Navigate to the LSF_MASTER_LIST parameter and switch the order of the
primary and secondary hosts:
LSF_MASTER_LIST="{Primary_Host} {Secondary_Host}"
-
Edit the
/opt/ibm/lsfsuite/lsf/conf/ego/cluster_name/ego.conf file
and switch back to the primary management host.
Navigate to the EGO_MASTER_LIST parameter and switch the order of the
primary and secondary hosts:
EGO_MASTER_LIST="{Primary_Host} {Secondary_Host}"
-
If you want to revert the secondary LSF
management host back
to LSF server
host, edit the /opt/ibm/lsf_installer/playbook/lsf-inventory file.

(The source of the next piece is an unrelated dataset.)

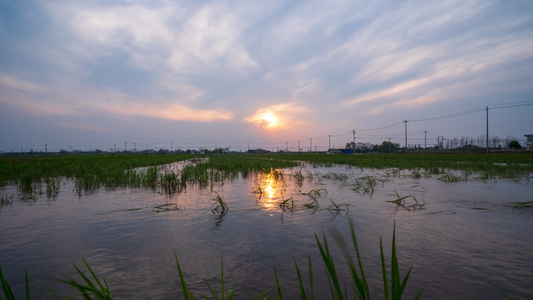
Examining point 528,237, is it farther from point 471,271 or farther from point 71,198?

Move the secondary management host from the
LSF_Masters role to the LSF_Servers role.
-
Run the installation with the lsf-upgrade.yml playbook to deploy the Fix
Pack to the rest of your cluster.
ansible-playbook -i lsf-inventory lsf-upgrade.yml
This playbook shuts down the LSF
daemons, updates and rebuilds the contents of the shared configuration directory, then restarts the
LSF daemons.
Troubleshooting: If the Fix Pack is not working correctly, contact IBM Support for
assistance or revert your cluster to its prior state.

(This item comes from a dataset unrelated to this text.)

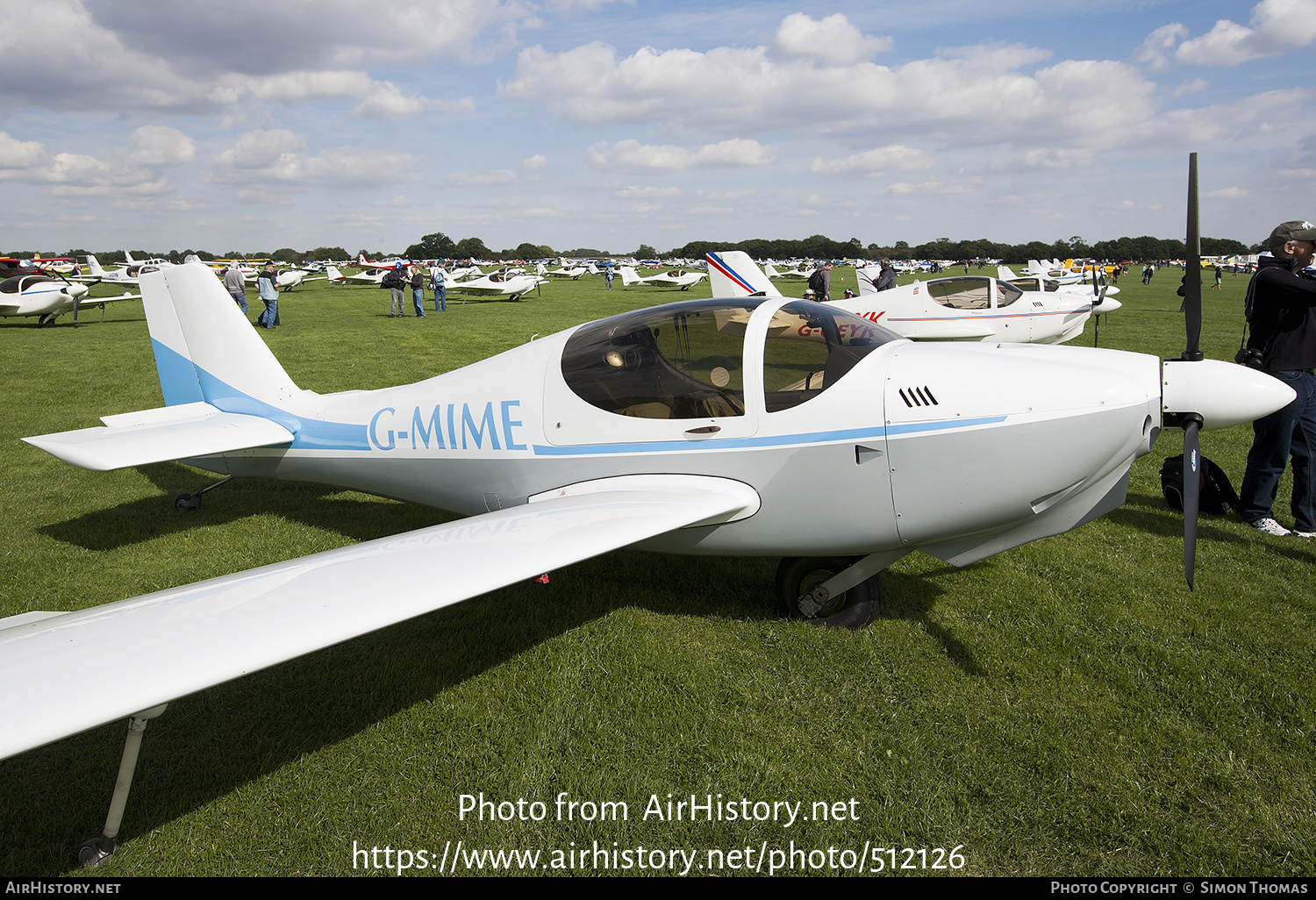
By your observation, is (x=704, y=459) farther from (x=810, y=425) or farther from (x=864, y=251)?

To revert your cluster to its prior state, switch back to the original primary LSF
management host and
revert the files using the backups.
- Edit the /opt/ibm/lsfsuite/lsf/conf/lsf.conf file and switch back to the
primary management
host.
Navigate to the LSF_MASTER_LIST parameter and switch the order of the
primary and secondary
hosts:
LSF_MASTER_LIST="{Primary_Host} {Secondary_Host}"
- Edit the
/opt/ibm/lsfsuite/lsf/conf/ego/cluster_name/ego.conf file
and switch back to the primary management host.
Navigate to the EGO_MASTER_LIST parameter and switch the order of
the primary and secondary
hosts:
EGO_MASTER_LIST="{Primary_Host} {Secondary_Host}"

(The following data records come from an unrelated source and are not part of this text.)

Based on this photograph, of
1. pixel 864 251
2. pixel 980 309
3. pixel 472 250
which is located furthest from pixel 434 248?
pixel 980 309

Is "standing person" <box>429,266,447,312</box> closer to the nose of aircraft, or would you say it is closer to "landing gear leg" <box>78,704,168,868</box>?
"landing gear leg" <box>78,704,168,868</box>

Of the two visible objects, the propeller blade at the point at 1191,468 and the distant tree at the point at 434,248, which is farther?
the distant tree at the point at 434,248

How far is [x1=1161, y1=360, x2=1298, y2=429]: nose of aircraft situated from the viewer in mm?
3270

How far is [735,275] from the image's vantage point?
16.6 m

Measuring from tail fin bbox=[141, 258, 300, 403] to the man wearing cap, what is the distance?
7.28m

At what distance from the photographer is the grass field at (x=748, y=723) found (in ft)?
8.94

- Revert the contents of the deployer (that is, the YUM repository) in the
/var/www/html/lsf_suite_pkgs directory.
You can either use a backup or an
older .bin file to restore the repository contents.
- Close the secondary LSF
management
host.
badmin hclose {Secondary_Host}
- Wait for any running jobs to finish on the secondary LSF
management host.
Run
the bhosts command to see if there are any running jobs on the secondary LSF
management
host.
bhosts {Secondary_Host}
You can proceed when the number of jobs
(NJOBS) is 0.
- Remove the LSF
packages from the secondary LSF
management
host.
yum remove lsf*
yum remove *lsf
yum clean all
- Reinstall the older packages to the entire
cluster.
ansible-playbook -i lsf-inventory lsf-deploy.yml
Troubleshooting: Restoring backup Elasticsearch data
To restore backed up Elasticsearch data, perform the following steps:
- Stop services on each GUI_Host machine:
perfadmin stop all
pmcadmin stop
systemctl stop logstash-for-lsf.service
systemctl stop metricbeat-for-lsf.service
systemctl stop filebeat-for-lsf.service
- To restore an index, delete the index you want to restore first by entering the following to
delete the
data:
curl -XDELETE [GUI_ROLE machine IP]:ES_PORT/[index_name]
curl -X POST "[GUI_ROLE machine IP]:ES_PORT/_snapshot/es_backup/data_backup/_restore" -H 'Content-Type: application/json' -d' { "indices": "index_name*", "ignore_unavailable": true, "include_global_state": true }'
For
example, to restore
lsf_events*
indices:
curl -XDELETE [GUI_ROLE machine IP]:ES_PORT/lsf_events*
curl -X POST "[GUI_ROLE machine IP]:ES_PORT/_snapshot/es_backup/data_backup/_restore" -H 'Content-Type: application/json' -d' { "indices": "lsf_events*", "ignore_unavailable": true, "include_global_state": true }'
- Restart the services on each GUI_Host machine:
perfadmin start all
pmcadmin start
systemctl start logstash-for-lsf.service
systemctl start metricbeat-for-lsf.service
systemctl start filebeat-for-lsf.service
- Clear browser data before logging in.